Recently, the changes in sweat electrolyte concentration following HA have been assessed by meta-analysis with both Na+ and Cl demonstrating a large effect-size for the reduction in the concentration of both sweat Na+ (Hedges’ g = − 0.94) and sweat Cl (Hedges’ g = − 2.02) [205]. This meta-analysis also concluded that the concentration of sweat K+ is unchanged with HA, a finding that is consistent with recent primary research examining the daily time course of changes in sweat electrolyte concentration over a 10-day heat acclimation programme [97], and demonstrating that the reductions in sweat Na+ and Cl concentration were significant from the third day of HA onwards. Klous et al. [97] also measured sweat lactate concentration over the course of the HA intervention, which broadly paralleled the time course of reductions in sweat Na+ and Cl, becoming significant from day 6 onwards and appearing to be caused by a greater dilution due to an increased local sweat rate, rather than a reduced excretion rate [97]. The observation of a reduced sweat lactate concentration with HA has been replicated by others (e.g. [209]). Given that the changes in the concentration of the various sweat electrolytes may occur through different mechanisms, each may provide subtly different information about the adaptive process to heat. For instance, sweat Na+ concentration may yield information about the reabsorption rates of Na+ by sweat ducts, which may be linked to fluid-regulatory balance, whilst sweat lactate concentration may provide useful information about alterations in sweating rate, which is linked to maximum evaporative heat loss potential, although the latter is also influenced by metabolic stress [4].

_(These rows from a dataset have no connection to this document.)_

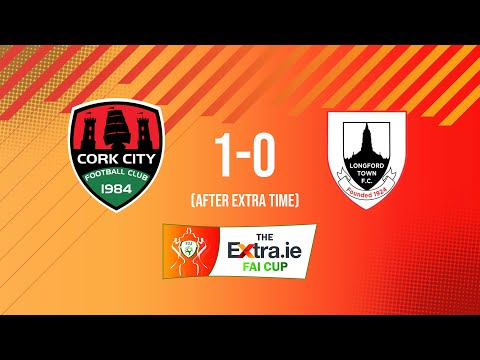 Cork City Longford Goals And Highlights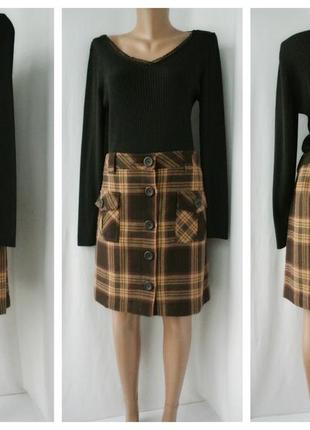 Новая стильная модная юбка ann taylor на пуговицах спереди. размер uk 12.
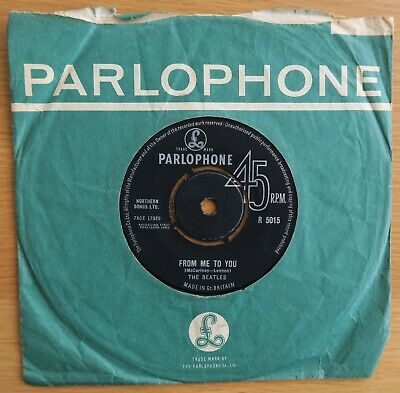 £25 • Buy THE BEATLES FROM ME TO YOU / THANK YOU GIRL – 1st PRESSING – EX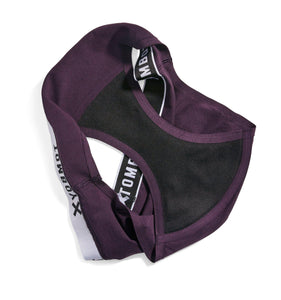Exclusive: First Line Leakproof Bikini - Plum-Underwear-TomboyX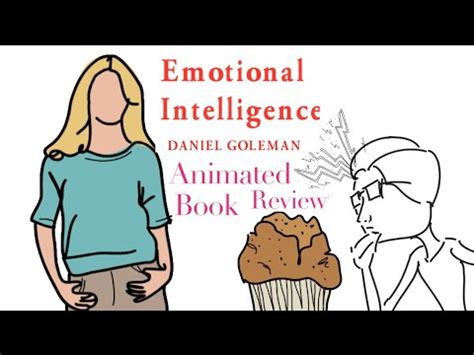 summary and analysis daniel goleman and richard j davidson s altered traits science reveals how meditation changes your mind brain and books emotional intelligence daniel goleman animated book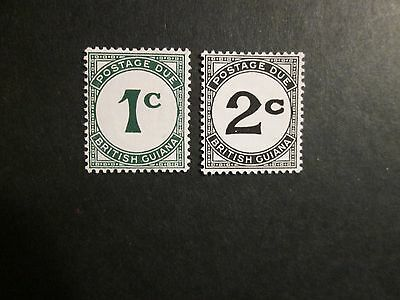 British Guiana 1940 1c and 2c Postage Dues Mounted Mint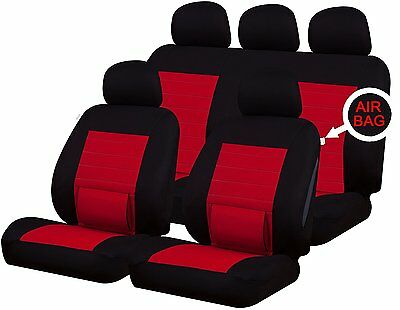 Universal Car Seat Covers Full Set Lumbar Support Red Washable Airbag Compatible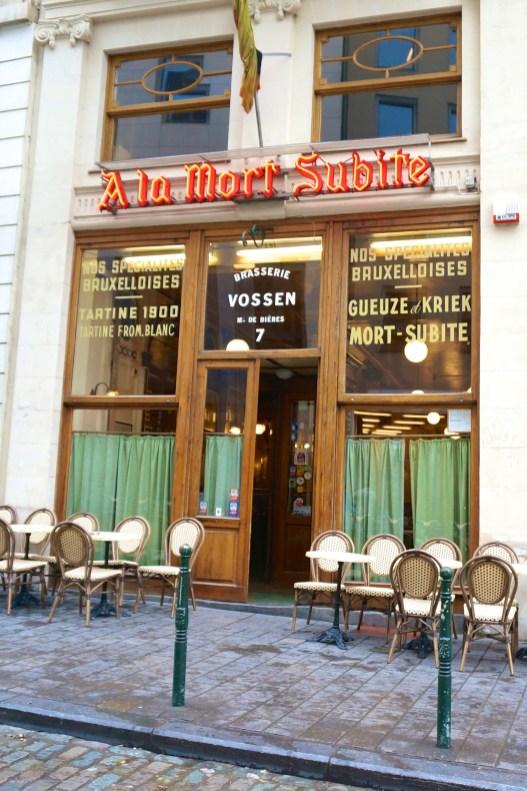 Beer In Brussels Belgium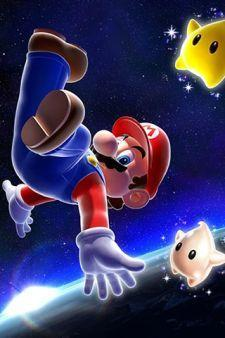 Hardware shortage hinders Super Mario Galaxy sales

The reduction in sweat Na+ concentration appears to persist with longer HA regimes > 20 days [189, 191], decay when the HA is stopped [97, 143] and be less affected by diet than plasma aldosterone concentration [2]; it can also be re-established with a period of re-acclimation [97]. Together this suggests that the concentration of certain sweat electrolytes may usefully track changes in heat acclimation state, but further research is required to verify this. However, caution is warranted due to reported substantial inter and intra-individual variability in sweat Na+ concentration [11]. Sweat composition is influenced by multifarious factors not related to HA, including training status, genetics/disease, exercise intensity, diet, hydration status, sweat collection method and collection site [12], each of these factors may adversely impact on the utility of sweat as a biomarker of the heat-adapted state. From a practical perspective, because of the low rate of resting eccrine sweat secretion, some form of exercise-heat stress (e.g. HAST) is typically required in order to stimulate sufficient sweat production to enable collection; as we detailed in Sect. “Introduction”, this may be neither desirable nor practical. However, a significant reduction in resting sweat Na+ concentration has been reported following both 6- and 23-day HA programmes using pilocarpine iontophoresis [35, 189, 191]. Similarly, new technological advances incorporating the use of microfluidics and electrochemical sensing into wearable sweat patch development may support improved resting sweat collection in the future [151, 199].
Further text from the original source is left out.